**CONSEGNA 1:**
Trascrivi fedelmente il passo dell'articolo sulla pena capitale in Africa che comincia con "Il 30 giugno" e finisce con "carattere non personale.".
**CONSEGNA 2:**
Riassumi in due frasi l'articolo sulla grazia concessa nella Repubblica Democratica del Congo.
**CONSEGNA 3:**
Prosegui l'articolo sulla grazia presidenziale in Congo a partire dalla sua ultima frase.
╭─ ESTRATTO SCELTO
L’insegnamento del continente africano contro l’affermazione della pena capitale

Articolo di Domenico Letizia

La pandemia ha contribuito all’emergere di una giurisprudenza emergenziale e irrispettosa della dignità umana in molti contesti geopolitici del nostro pianeta. L’Occidente ha assistito ad una serie di arretramenti giuridici sul piano dei diritti umani e dello stato di diritto. Al contrario, il continente che genera novità e positività è quello africano.

L’ultima notizia di una certa caratura riguarda una vicenda che l’organizzazione internazionale contro la pena di morte Nessuno Tocchi Caino ha seguito nel tempo e da tempo. Riguarda un Paese nel cuore del continente nero, la Repubblica Democratica del Congo. Il due gennaio, il Presidente Felix Tshisekedi ha graziato, tra gli altri, due uomini, il colonnello Eddy Kapend e Georges Leta, ritenuti responsabili dell’assassinio dell’ex Presidente Laurent-Désiré Kabila freddato da tre colpi d’arma da fuoco nel suo ufficio vent’anni fa, il 16 gennaio 2001, per mano di una delle sue guardie del corpo che venne poi subito uccisa.

Il figlio Joseph Kabila, che gli successe alla presidenza del Paese quando non era ancora trentenne, si vide rendere giustizia di lì a poco. Nel 2003, un tribunale militare emise una trentina di condanne a morte per l’assassinio del padre. Ci fu una grande mobilitazione internazionale per scongiurare quelle esecuzioni. Kabila ha governato il suo Paese per 18 anni prima che Tshisekedi vincesse le elezioni nel dicembre 2018. Durante questo tempo ha mantenuto la moratoria delle esecuzioni mentre quell’atto di clemenza che non ha voluto o saputo concedere e sembra quasi averlo voluto passare in consegna al suo successore. Tshisekedi ha reagito esercitando il diritto.

Il 30 giugno 2020, aveva commutato le condanne a morte in ergastoli. Poi, il 31 dicembre 2020, ha stabilito che i detenuti che a quella data avessero trascorso in carcere 20 anni, venissero liberati. «Il provvedimento interessa quindi Eddy Kapend e alcuni membri del suo gruppo», ha spiegato Giscard Kusema, addetto stampa presidenziale che ha precisato come la grazia presidenziale sia una misura di portata generale e di carattere non personale.
╰─
╭─ VOCI ESTRATTE
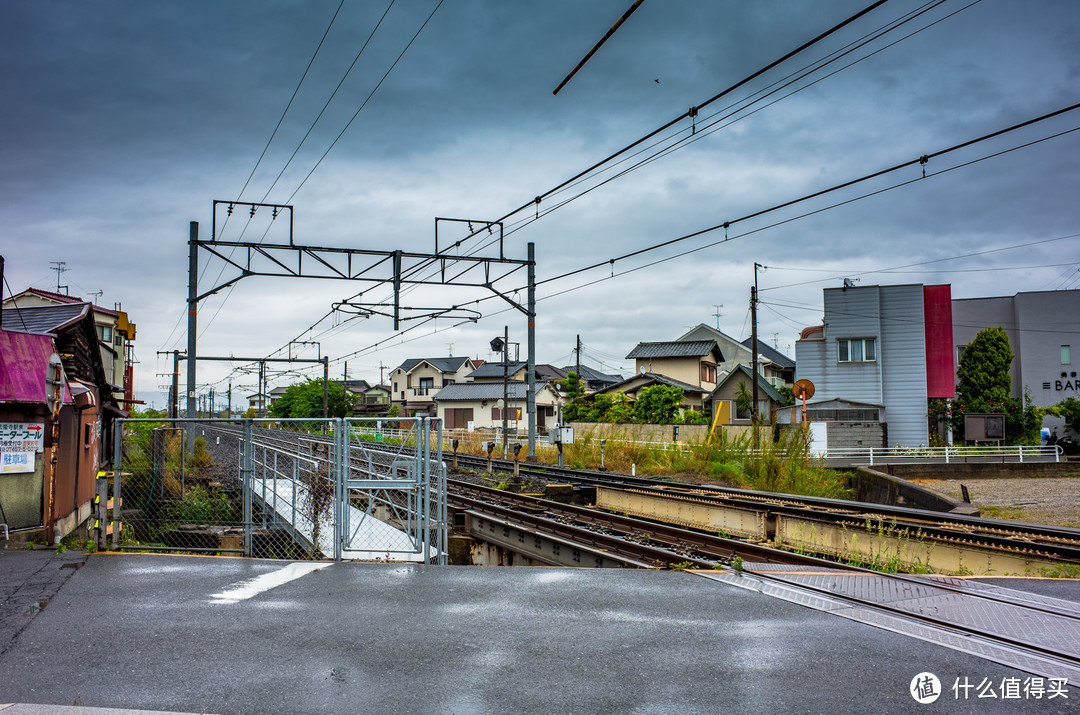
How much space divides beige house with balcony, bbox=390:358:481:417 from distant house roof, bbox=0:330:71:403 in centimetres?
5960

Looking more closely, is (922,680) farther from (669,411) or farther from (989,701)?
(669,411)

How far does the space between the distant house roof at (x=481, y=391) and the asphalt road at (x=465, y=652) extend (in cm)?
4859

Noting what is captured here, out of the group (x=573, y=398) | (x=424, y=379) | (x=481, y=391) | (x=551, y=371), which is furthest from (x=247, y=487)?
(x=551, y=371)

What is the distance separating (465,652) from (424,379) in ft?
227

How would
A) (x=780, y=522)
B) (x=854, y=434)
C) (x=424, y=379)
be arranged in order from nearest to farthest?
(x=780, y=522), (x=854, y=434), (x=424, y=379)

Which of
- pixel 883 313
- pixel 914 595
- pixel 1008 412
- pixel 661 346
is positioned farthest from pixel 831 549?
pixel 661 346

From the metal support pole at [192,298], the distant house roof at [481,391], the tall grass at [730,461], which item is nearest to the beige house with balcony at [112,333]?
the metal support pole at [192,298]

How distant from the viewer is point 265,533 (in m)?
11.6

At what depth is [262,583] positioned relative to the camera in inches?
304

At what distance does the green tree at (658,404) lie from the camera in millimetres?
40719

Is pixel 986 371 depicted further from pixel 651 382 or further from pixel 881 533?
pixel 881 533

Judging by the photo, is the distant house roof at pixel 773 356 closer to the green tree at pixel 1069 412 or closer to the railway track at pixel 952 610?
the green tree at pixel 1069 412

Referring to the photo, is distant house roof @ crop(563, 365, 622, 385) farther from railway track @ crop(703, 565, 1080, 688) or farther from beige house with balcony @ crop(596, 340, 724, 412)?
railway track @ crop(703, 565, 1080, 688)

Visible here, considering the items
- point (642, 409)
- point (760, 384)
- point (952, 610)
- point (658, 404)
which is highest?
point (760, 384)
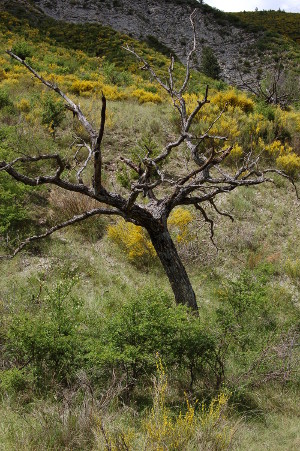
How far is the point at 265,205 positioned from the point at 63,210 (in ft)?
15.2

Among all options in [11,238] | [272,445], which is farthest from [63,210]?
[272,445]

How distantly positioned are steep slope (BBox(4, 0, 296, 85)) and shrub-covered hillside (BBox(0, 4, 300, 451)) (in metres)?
╰─
**RISPOSTA 1:**
Il 30 giugno 2020, aveva commutato le condanne a morte in ergastoli. Poi, il 31 dicembre 2020, ha stabilito che i detenuti che a quella data avessero trascorso in carcere 20 anni, venissero liberati. «Il provvedimento interessa quindi Eddy Kapend e alcuni membri del suo gruppo», ha spiegato Giscard Kusema, addetto stampa presidenziale che ha precisato come la grazia presidenziale sia una misura di portata generale e di carattere non personale.

**RISPOSTA 2:**
Il 2 gennaio il Presidente della Repubblica Democratica del Congo Felix Tshisekedi ha graziato, tra gli altri, il colonnello Eddy Kapend e Georges Leta, ritenuti responsabili dell'assassinio dell'ex Presidente Laurent-Désiré Kabila, ucciso il 16 gennaio 2001. Dopo aver commutato le condanne a morte in ergastoli il 30 giugno 2020, il 31 dicembre 2020 Tshisekedi ha disposto la liberazione dei detenuti che a quella data avessero trascorso in carcere 20 anni, una misura che il suo addetto stampa ha definito di portata generale e di carattere non personale.

**RISPOSTA 3:**
La RDC ci rivolge così un invito accorato alla grazia, alla capacità di costruire un equilibrio che sappia, nel tempo, contemperare e superare la giustizia penale. Coincidenza vuole che, il 2 gennaio, quando Eddy Kapend in RDC torna libero, il Kazakistan si libera definitivamente dalla pena di morte con la firma del Capo dello Stato Kassym-Jomart Tokayev alla legge di ratifica del Secondo Protocollo opzionale al Patto Internazionale sui Diritti Civili e Politici, che obbliga gli Stati all’abolizione. Eventi che dimostrano l’efficacia delle missioni internazionali, da sostenere e rafforzare, per sviluppare ulteriori sinergie politiche e diplomatiche contro l’emergere della pena di morte.

I Paesi citati sono stati oggetto di missioni internazionali, con report di approfondimento, da parte di Nessuno tocchi Caino e l’azione della Ngo ha influito positivamente sui decisori politici delle due realtà statuali. Un riconoscimento che viene ribadito anche dalle istituzioni europee. Il Comitato dei Ministri del Consiglio d’Europa ha eletto Elisabetta Zamparutti, tesoriera di Nessuno tocchi Caino, al Comitato europeo per la Prevenzione della Tortura (CPT) quale componente per conto dell’Italia.

Il secondo mandato della Zamparutti durerà dal 3 febbraio 2021 al 19 dicembre 2023. È stato l’esito felice di un iter lungo, con i suoi ostacoli e le sue avversità. Una vittoria del diritto resa possibile anche grazie all’azione dell’ambasciatore Giulio Maria Terzi, del deputato Sandro Gozi, della deputata Deborah Bergamini, del senatore Roberto Rampi e di Andrea Nicolosi. Un nuovo protagonismo tutto italiano per l’affermazione dei diritti universalmente riconosciuti dell’umanità.